Hace años conocí a una mujer que se vanagloriaba de haber abandonado a sus hijos y a su pareja cuando y como había querido para poder viajar por el mundo y vivir “otras experiencias”. La mujer hacía un día las maletas sin dar mayores explicaciones que su capricho, el padre se quedaba a cargo de sus hijos, y ella desaparecía durante meses y sin fecha de retorno a la vista. Un día aparecía por la puerta, sus hijos le daban un beso, el padre de la camada le cocinaba una tortilla, y ella empezaba en ese mismo instante a maquinar su próxima escapada. “Y tan normales que han salido”, decía.
A mí me parecía bien. Tan bien o tan mal como esos mucho más numerosos casos que he conocido posteriormente de padres que un día, cuando sus hijos tienen ya cuatro, cinco o seis años, le dicen a su pareja que esa no es la vida que ellos siempre habían deseado. Que no va a haber problemas con la pensión, ni con las visitas, ni con cualquier otra responsabilidad paterna, pero que ellos se independizan. ¿Por qué no debería parecerme bien? O todos moros o todos cristianos. O todos genéticos o todos ambientales.
Han pasado ya unos horas desde el Día Internacional de la Mujer y no se tiene todavía noticias de que los semáforos paritarios valencianos, los carteles de Podemos con la cara de Iglesias y Errejón y los feminajes del Ayuntamiento de Barcelona hayan conseguido mejorar ni un ápice la vida de una sola mujer. No ya en Arabia Saudí, Malí o la India, sino en La Coruña, San Sebastián o Cádiz.
Curiosamente, nadie habló ayer de la mayor discriminación que sufren las mujeres en España: la de nuestro sistema educativo universal e igualitario. Diversos estudios (los de la neurocientífica cognitiva Martha Bridge Denckla por ejemplo) han demostrado que el cerebro de una niña de cinco años es muy similar al de un niño de seis. Ese desequilibrio no se corrige hasta la veintena, cuando los maremotos de testosterona estimulan la competitividad de ellos hasta situarlos al nivel de ellas.
Es decir que durante los años escolares, y por término medio, las niñas son alfa y los niños, beta. La actual política educativa, que iguala a todos los estudiantes por el nivel del más tonto de ellos, no es más que un crimen social que impide a las niñas desarrollar todas sus capacidades. Cientos de miles de niñas en España son cada año condenadas por un sistema educativo teóricamente progresista a evolucionar a remolque de los más ineptos de sus compañeros.

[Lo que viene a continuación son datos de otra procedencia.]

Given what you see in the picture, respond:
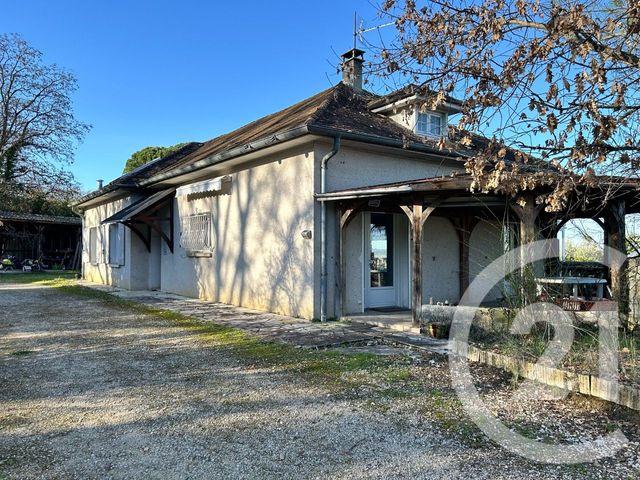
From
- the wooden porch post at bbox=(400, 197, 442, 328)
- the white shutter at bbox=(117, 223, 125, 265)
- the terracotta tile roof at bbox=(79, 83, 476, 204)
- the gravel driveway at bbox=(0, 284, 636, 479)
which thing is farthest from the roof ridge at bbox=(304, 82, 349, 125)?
the white shutter at bbox=(117, 223, 125, 265)

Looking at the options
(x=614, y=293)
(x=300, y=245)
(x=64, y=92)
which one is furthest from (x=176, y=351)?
(x=64, y=92)

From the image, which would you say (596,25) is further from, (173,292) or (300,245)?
(173,292)

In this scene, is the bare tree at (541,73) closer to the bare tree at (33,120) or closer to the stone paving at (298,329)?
the stone paving at (298,329)

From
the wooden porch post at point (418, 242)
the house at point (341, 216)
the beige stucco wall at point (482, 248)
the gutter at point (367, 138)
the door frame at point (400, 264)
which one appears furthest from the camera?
the beige stucco wall at point (482, 248)

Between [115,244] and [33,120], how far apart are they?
16.0 m

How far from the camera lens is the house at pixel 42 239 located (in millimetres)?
30766

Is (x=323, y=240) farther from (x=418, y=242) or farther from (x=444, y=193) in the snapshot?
(x=444, y=193)

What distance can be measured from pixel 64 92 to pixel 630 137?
33074 millimetres

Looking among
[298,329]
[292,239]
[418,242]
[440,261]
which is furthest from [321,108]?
[298,329]

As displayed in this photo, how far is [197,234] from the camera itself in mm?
15180

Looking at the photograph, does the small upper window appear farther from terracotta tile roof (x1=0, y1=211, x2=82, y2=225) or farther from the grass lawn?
terracotta tile roof (x1=0, y1=211, x2=82, y2=225)

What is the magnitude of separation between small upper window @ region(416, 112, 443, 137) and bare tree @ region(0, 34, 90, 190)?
2576cm

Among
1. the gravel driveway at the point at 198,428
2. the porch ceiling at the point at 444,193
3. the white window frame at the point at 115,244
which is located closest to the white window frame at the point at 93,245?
the white window frame at the point at 115,244

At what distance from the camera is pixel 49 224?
106 ft
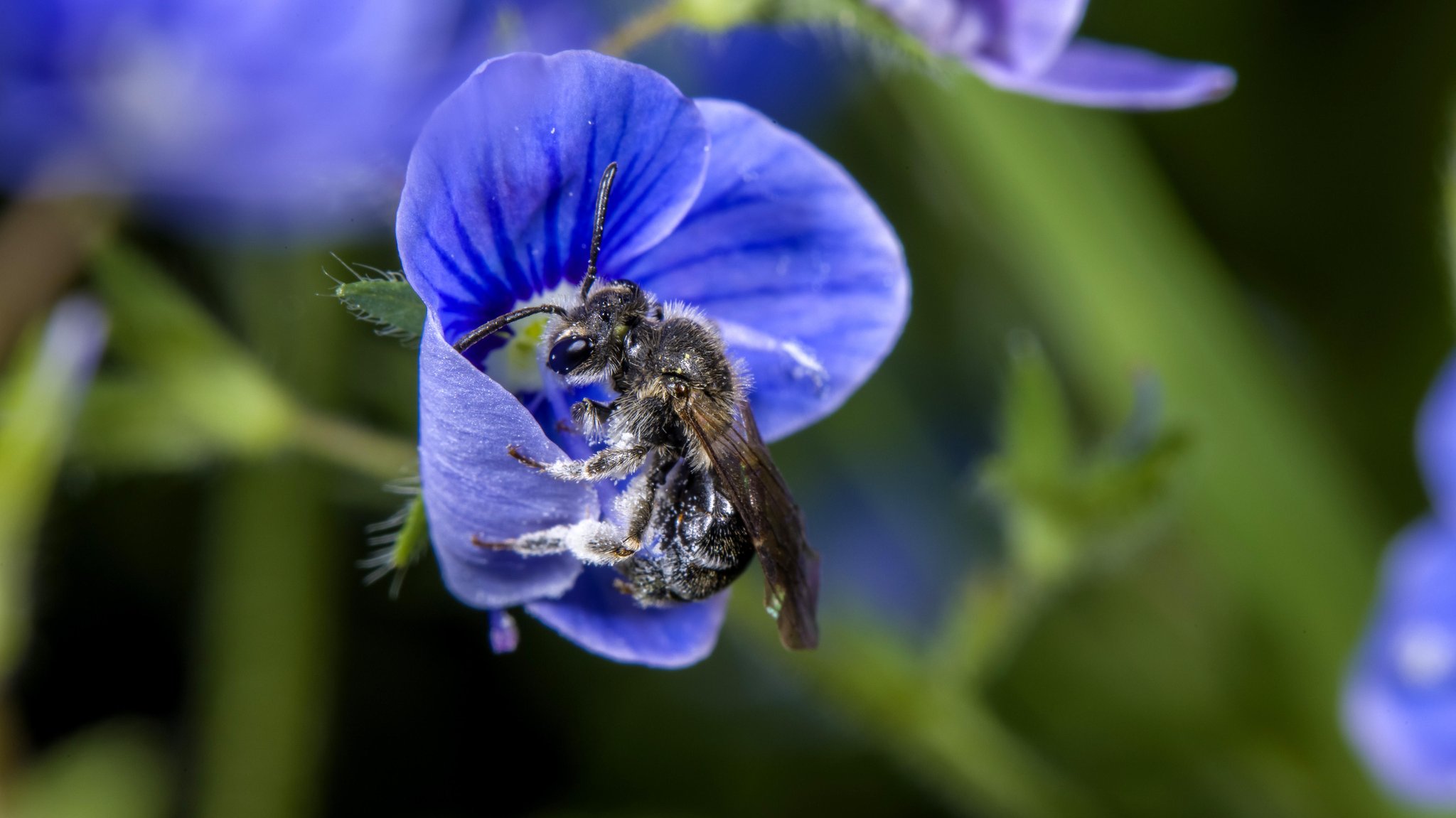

Y por eso cuando PSOE, IU o Podemos echan pestes de la meritocracia o de la discriminación por sexos en la escuela lo que están defendiendo en realidad es la ablación intelectual de las niñas. Pero ellos son hombres y han disfrutado de un sistema educativo que los ha primado por delante de mujeres mucho más capacitadas. ¿Cómo no van a defender su privilegio de machos beta de izquierdas?